(Records of spatial reasoning questions)
>> BEGIN

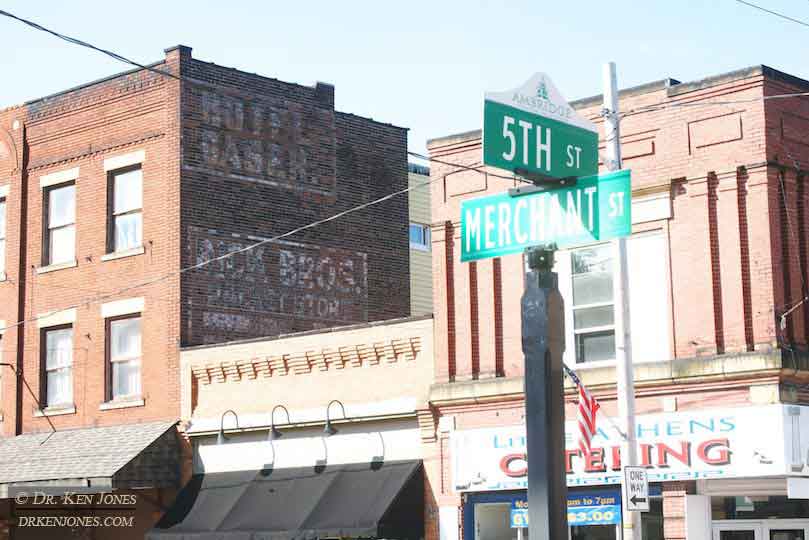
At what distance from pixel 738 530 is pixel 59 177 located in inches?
630

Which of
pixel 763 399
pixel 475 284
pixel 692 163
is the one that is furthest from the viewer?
pixel 475 284

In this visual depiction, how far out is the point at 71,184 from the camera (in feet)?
93.9

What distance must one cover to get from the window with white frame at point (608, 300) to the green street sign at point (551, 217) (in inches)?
412

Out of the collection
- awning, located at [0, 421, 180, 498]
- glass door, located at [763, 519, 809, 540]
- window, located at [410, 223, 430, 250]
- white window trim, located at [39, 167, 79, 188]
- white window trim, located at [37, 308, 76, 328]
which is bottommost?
glass door, located at [763, 519, 809, 540]

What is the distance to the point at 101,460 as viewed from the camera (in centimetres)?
2523

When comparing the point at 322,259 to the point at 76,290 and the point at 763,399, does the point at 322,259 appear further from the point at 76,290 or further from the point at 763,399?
the point at 763,399

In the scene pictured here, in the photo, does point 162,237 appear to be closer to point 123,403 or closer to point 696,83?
point 123,403

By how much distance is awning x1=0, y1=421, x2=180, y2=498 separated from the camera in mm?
24750

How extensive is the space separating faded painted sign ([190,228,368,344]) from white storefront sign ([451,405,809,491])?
741 cm

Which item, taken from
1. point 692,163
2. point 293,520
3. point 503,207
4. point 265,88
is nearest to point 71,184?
point 265,88

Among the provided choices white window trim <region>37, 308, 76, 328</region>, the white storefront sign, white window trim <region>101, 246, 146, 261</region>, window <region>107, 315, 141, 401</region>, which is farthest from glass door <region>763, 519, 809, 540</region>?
white window trim <region>37, 308, 76, 328</region>

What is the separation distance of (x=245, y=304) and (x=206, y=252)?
1.39 meters

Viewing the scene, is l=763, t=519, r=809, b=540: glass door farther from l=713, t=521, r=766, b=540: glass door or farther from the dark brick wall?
the dark brick wall

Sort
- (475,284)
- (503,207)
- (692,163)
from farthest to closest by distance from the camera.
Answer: (475,284)
(692,163)
(503,207)
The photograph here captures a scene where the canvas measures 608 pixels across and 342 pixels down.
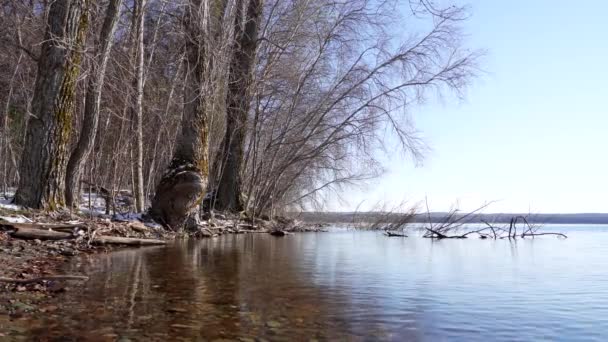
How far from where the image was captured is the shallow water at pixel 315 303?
110 inches

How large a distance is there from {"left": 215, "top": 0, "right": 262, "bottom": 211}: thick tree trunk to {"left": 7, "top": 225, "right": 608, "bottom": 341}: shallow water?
8933mm

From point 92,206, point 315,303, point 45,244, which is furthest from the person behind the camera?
point 92,206

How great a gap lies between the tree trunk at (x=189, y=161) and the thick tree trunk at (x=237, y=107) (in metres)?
2.76

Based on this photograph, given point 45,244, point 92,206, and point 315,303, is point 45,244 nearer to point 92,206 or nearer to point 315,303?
point 315,303

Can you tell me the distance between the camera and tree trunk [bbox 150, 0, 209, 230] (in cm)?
1028

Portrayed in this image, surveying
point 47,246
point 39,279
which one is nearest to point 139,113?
point 47,246

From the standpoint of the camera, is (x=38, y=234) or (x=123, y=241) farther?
(x=123, y=241)

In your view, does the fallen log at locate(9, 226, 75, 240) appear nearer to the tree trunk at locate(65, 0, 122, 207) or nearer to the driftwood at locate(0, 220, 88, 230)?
the driftwood at locate(0, 220, 88, 230)

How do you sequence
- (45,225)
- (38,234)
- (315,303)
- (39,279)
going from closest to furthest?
(315,303), (39,279), (38,234), (45,225)

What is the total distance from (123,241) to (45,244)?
1.64 m

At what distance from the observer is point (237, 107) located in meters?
14.8

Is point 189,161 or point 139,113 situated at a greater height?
point 139,113

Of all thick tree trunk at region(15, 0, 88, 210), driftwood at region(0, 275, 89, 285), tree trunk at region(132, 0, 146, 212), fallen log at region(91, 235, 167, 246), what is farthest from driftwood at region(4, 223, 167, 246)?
tree trunk at region(132, 0, 146, 212)

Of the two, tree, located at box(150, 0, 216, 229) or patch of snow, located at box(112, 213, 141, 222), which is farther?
tree, located at box(150, 0, 216, 229)
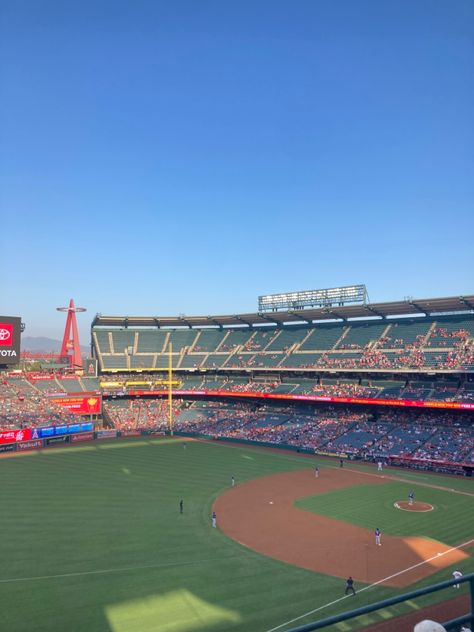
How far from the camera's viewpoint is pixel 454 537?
98.4ft

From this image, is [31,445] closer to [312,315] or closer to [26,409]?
[26,409]

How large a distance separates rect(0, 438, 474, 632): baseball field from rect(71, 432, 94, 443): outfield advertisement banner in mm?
17187

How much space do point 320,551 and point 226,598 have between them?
28.2 feet

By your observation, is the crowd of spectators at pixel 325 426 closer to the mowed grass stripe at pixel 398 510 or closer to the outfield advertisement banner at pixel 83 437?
the outfield advertisement banner at pixel 83 437

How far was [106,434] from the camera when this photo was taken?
235ft

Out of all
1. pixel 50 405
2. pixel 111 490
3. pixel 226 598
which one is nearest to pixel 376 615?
pixel 226 598

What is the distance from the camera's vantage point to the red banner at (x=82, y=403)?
257 feet

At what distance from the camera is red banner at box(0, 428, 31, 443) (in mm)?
59581

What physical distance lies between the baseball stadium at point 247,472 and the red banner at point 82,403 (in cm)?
24

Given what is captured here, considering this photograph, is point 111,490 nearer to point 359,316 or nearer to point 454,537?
point 454,537

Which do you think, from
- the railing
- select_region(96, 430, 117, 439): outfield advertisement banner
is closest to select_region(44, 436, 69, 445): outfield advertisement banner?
select_region(96, 430, 117, 439): outfield advertisement banner

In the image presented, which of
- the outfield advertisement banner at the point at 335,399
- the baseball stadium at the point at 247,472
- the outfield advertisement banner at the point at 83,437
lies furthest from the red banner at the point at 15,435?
the outfield advertisement banner at the point at 335,399

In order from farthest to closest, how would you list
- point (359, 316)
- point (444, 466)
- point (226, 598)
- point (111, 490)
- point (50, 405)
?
point (359, 316) < point (50, 405) < point (444, 466) < point (111, 490) < point (226, 598)

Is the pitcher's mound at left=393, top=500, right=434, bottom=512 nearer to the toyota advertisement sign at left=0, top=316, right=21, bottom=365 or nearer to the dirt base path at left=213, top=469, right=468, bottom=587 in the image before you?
the dirt base path at left=213, top=469, right=468, bottom=587
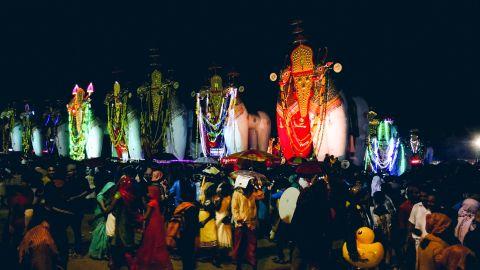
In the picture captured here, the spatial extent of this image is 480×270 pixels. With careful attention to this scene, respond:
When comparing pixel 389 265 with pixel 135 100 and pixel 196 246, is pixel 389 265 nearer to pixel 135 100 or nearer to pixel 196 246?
pixel 196 246

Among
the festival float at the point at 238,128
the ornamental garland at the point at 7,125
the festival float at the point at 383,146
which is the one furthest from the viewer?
the ornamental garland at the point at 7,125

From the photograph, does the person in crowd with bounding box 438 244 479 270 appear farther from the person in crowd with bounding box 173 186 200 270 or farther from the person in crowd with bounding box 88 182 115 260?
the person in crowd with bounding box 88 182 115 260

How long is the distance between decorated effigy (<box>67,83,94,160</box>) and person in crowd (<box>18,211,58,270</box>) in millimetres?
24369

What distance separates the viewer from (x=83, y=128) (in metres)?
28.2

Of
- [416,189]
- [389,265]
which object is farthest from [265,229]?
[416,189]

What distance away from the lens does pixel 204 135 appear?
21.9 meters

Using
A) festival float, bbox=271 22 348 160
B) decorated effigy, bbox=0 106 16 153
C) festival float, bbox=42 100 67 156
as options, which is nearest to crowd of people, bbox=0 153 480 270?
festival float, bbox=271 22 348 160

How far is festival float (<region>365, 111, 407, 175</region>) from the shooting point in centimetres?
2702

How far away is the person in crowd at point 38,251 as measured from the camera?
4.60 meters

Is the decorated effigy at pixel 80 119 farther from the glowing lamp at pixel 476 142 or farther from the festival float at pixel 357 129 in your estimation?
the glowing lamp at pixel 476 142

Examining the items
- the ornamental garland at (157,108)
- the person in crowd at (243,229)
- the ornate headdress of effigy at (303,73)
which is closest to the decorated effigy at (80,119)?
the ornamental garland at (157,108)

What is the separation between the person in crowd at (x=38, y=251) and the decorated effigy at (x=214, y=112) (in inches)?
653

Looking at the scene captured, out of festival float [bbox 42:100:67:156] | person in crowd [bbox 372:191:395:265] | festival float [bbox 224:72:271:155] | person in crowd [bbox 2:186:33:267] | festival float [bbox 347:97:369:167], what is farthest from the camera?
festival float [bbox 42:100:67:156]

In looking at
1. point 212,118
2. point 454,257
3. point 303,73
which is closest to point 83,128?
point 212,118
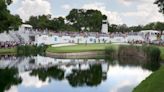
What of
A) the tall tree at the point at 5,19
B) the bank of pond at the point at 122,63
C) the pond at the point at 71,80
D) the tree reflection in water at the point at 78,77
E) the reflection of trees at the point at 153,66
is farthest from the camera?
the tall tree at the point at 5,19

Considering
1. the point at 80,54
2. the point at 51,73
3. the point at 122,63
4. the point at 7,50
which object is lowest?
the point at 122,63

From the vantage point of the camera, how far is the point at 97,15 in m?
135

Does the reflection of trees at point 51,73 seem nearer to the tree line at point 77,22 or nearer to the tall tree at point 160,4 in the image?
the tall tree at point 160,4

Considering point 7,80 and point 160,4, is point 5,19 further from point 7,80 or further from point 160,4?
point 7,80

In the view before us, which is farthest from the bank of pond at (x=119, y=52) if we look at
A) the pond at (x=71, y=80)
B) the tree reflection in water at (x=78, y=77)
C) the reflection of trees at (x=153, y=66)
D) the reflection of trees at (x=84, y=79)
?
the reflection of trees at (x=84, y=79)

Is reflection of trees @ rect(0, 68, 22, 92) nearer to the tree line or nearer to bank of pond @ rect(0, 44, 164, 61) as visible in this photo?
bank of pond @ rect(0, 44, 164, 61)

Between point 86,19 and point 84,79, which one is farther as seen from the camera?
point 86,19

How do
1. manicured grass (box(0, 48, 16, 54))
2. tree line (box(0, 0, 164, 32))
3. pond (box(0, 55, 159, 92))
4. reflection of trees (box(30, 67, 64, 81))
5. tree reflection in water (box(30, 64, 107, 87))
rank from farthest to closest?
1. tree line (box(0, 0, 164, 32))
2. manicured grass (box(0, 48, 16, 54))
3. reflection of trees (box(30, 67, 64, 81))
4. tree reflection in water (box(30, 64, 107, 87))
5. pond (box(0, 55, 159, 92))

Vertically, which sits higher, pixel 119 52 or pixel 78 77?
pixel 119 52

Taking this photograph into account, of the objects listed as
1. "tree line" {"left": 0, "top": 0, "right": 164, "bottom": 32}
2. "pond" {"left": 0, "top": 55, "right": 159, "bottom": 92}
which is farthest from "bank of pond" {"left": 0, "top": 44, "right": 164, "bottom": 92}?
"tree line" {"left": 0, "top": 0, "right": 164, "bottom": 32}

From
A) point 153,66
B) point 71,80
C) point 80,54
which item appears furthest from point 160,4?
point 71,80

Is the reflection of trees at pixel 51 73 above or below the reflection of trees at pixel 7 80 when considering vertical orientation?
below

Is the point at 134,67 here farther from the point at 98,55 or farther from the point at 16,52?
the point at 16,52

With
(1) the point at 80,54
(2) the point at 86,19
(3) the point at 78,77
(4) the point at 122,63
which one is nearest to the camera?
(3) the point at 78,77
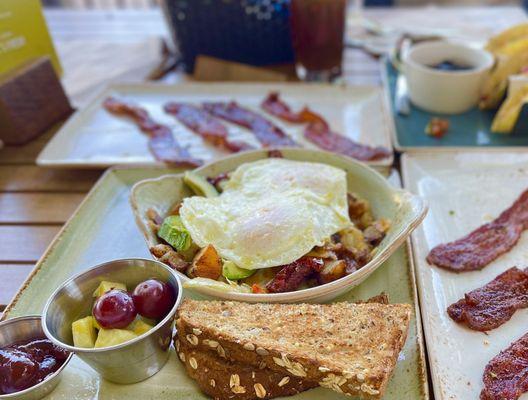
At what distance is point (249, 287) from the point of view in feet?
5.06

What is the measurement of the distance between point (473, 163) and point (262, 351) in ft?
5.35

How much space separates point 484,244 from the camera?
175cm

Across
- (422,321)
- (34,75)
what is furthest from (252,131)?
(422,321)

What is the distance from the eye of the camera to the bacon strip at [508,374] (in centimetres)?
120

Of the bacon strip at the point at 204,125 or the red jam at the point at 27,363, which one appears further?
the bacon strip at the point at 204,125

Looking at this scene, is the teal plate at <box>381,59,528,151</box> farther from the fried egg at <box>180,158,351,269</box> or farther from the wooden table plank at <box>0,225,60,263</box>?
the wooden table plank at <box>0,225,60,263</box>

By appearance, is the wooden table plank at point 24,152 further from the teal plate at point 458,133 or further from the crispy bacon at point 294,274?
the teal plate at point 458,133

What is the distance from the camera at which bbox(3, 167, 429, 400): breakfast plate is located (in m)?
1.32

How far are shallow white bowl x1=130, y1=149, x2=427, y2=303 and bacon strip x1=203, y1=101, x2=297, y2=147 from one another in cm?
45

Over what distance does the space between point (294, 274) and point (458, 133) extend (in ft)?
5.35

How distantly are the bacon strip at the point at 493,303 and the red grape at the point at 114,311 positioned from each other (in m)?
1.07

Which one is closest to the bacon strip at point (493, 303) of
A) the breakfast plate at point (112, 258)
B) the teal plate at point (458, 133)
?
the breakfast plate at point (112, 258)

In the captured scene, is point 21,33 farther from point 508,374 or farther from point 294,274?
point 508,374

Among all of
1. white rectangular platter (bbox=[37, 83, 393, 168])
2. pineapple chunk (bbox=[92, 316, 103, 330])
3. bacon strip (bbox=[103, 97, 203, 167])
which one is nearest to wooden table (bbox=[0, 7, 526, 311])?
white rectangular platter (bbox=[37, 83, 393, 168])
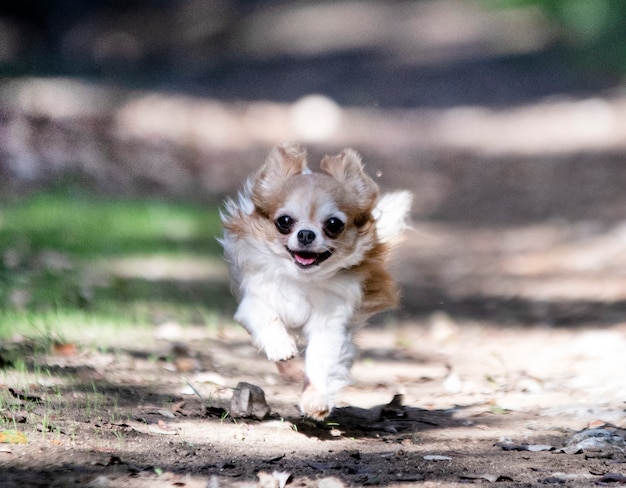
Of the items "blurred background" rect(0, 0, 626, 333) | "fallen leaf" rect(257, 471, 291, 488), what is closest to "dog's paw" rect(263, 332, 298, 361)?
"fallen leaf" rect(257, 471, 291, 488)

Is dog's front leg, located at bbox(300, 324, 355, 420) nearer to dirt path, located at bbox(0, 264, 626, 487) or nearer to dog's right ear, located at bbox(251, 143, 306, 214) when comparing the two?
dirt path, located at bbox(0, 264, 626, 487)

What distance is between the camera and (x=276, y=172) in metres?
4.61

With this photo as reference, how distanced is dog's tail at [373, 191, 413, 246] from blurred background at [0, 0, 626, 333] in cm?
32

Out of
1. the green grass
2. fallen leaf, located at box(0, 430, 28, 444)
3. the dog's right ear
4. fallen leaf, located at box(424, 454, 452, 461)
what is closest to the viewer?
fallen leaf, located at box(0, 430, 28, 444)

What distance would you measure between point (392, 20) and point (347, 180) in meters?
16.9

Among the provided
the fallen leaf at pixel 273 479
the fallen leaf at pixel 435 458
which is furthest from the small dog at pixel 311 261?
Answer: the fallen leaf at pixel 273 479

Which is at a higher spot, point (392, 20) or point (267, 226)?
point (392, 20)

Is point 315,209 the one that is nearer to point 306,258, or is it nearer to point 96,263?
point 306,258

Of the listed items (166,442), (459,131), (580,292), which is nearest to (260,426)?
(166,442)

>> END

(EXERCISE BRIEF)
Extract, word for word, the lines of the material starting at the line that contains "What distance would" and ending at the last line of the material.

(THE COMPLETED TASK)
What distance would you measure between point (392, 20) and point (347, 180) in meters?
16.9

Among the provided
the fallen leaf at pixel 273 479
the fallen leaf at pixel 435 458
which is furthest from the small dog at pixel 311 261?
Answer: the fallen leaf at pixel 273 479

Which is at a higher spot, point (392, 20) or point (267, 226)?
point (392, 20)

Is point 315,209 the one that is nearer to point 306,258, or is it nearer to point 96,263?
point 306,258

Of the listed items (166,442), (459,131), (580,292), which is nearest to (260,426)?
(166,442)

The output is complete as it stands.